EPDM must not be laid directly onto old felt. The ClassicBond technical guidance states plainly that its 1.2mm and 1.5mm EPDM should not be laid directly onto felt because the two materials are chemically incompatible, and that doing so compromises the performance and durability of the membrane.
This matters because “we’ll just go straight over the top of your existing felt, saves you the strip-out” is exactly the shortcut a cheap quote is built on. It sounds sensible. It saves a day of labour and a skip. It also puts a rubber membrane in permanent contact with a material it reacts with, on a roof you are expecting to last decades, and no manufacturer guarantee will survive it.
If a quote does not include stripping the old covering back to a sound deck, ask why. That is the question that separates the quotes.
EPDM versus the alternatives
Versus felt: EPDM wins on almost every axis. Felt has the shortest life of any flat roof option, fails at the joints, needs a naked flame to install, and can crack in a hard winter. Felt is cheaper on day one and more expensive per year.

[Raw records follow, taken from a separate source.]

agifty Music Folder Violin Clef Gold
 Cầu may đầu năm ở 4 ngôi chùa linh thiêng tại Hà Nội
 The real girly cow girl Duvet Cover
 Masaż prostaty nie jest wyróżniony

Versus GRP fibreglass: closer, and it depends on the roof. GRP lasts around 25 to 30 years, so notably less than EPDM, and it costs more. It is also rigid, which means it can crack if the building moves, and it is temperature-sensitive to install so a wet or cold week stops the job. What GRP does better is foot traffic and complicated shapes: if the roof has lots of detail, upstands and penetrations, or you will actually walk on it, GRP earns its money. For a plain rectangle nobody stands on, EPDM is the better buy.
Where EPDM struggles: heavily detailed roofs with many penetrations, and anywhere with regular foot traffic on the thin membrane. It is a large-simple-sheet product and it is at its best doing exactly that.
The takeaway
For a straightforward domestic flat roof, EPDM is the sensible default. Budget £60 to £100 per square metre supply and fit, expect around £875 to £1,500 for a single garage, pay the small premium for 1.5mm if anyone will ever stand on it, and treat any quote that skips the strip-out as a quote for a roof that will not last. Ask whether the installer is manufacturer-certified, because that is what turns a 50-year material into a guaranteed one.

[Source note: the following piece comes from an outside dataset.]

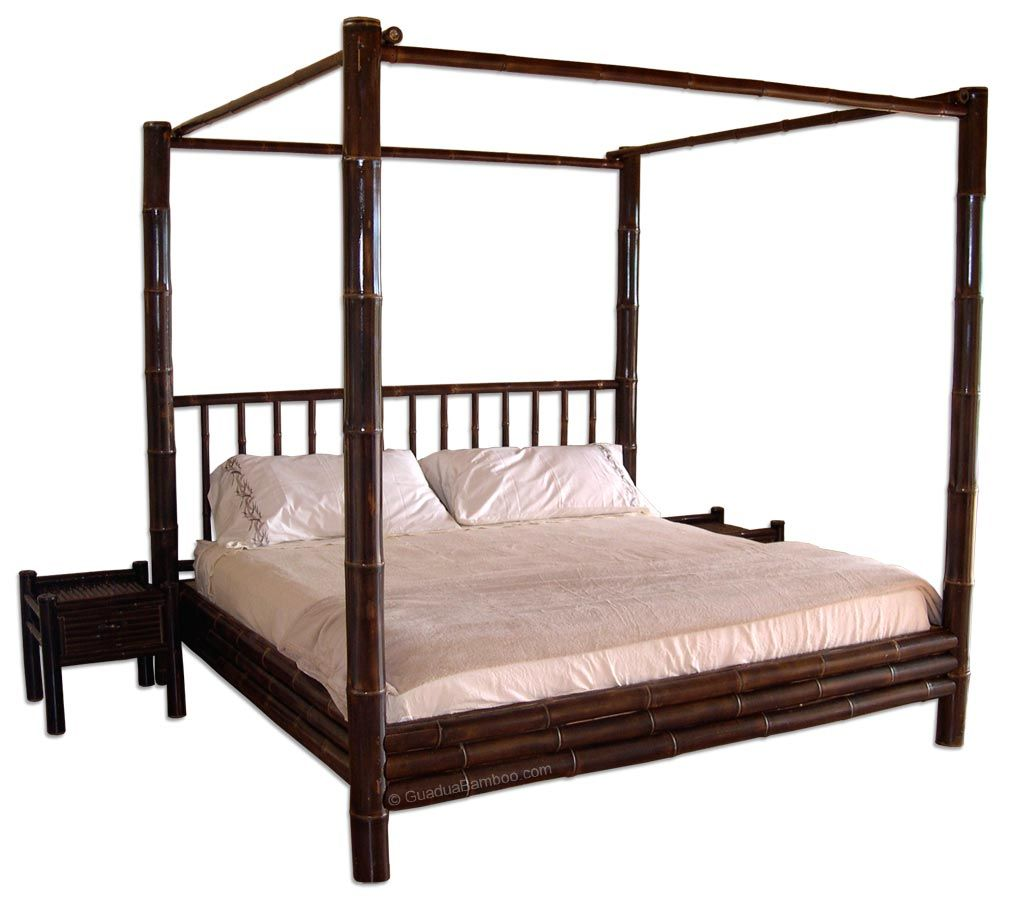 Best Tamarindo Bamboo Canopy Bed Bed Frame Bed Queen Size 400 x 300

If you are pricing the wider job, our roof cost per square metre guide and garage roof replacement cost breakdown cover the surrounding numbers.

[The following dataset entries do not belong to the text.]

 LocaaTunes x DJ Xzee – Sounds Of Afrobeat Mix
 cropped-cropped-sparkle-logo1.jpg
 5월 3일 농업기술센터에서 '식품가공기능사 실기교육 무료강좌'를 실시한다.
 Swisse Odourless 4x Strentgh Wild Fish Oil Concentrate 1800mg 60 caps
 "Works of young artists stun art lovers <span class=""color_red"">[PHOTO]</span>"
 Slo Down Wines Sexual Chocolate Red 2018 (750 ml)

Frequently asked questions
How much does an EPDM rubber roof cost in the UK? Roughly £60 to £100 per square metre supply and fit in 2026. A single garage of about 15m² commonly runs £875 to £1,500 and a double garage about £1,240 to £2,200. Larger roofs cost less per square metre because set-up time is fixed.
How long does an EPDM roof last? The material has a proven service life of over 50 years, but the manufacturer guarantee is typically 20 years and only applies when a certified installer fits it. In practice, failures come from the trims, outlets and upstands rather than the membrane itself.
Can you lay EPDM over an existing felt roof? No. Manufacturers state that EPDM should not be laid directly onto felt because the materials are chemically incompatible, which compromises durability. Any quote that proposes going straight over old felt to save the strip-out should be rejected.
Should I get 1.2mm or 1.5mm EPDM? 1.2mm is fine for a roof with no foot traffic, such as a garage or porch. Choose 1.5mm if the roof gets regular access, carries equipment, sits under trees or functions as a balcony, since puncture resistance is EPDM’s main weak point and the price difference is small.
Is EPDM better than GRP fibreglass? For a simple flat roof with little foot traffic, yes: EPDM lasts longer, costs less and flexes with the building. GRP is better on heavily detailed roofs and where people will walk, despite a shorter 25 to 30 year life and a higher price.
How long does it take to install a rubber roof? Usually one to three days. A single garage is about a day, a double garage one to two days, and a two-storey extension around three days, assuming the deck is sound and does not need replacing.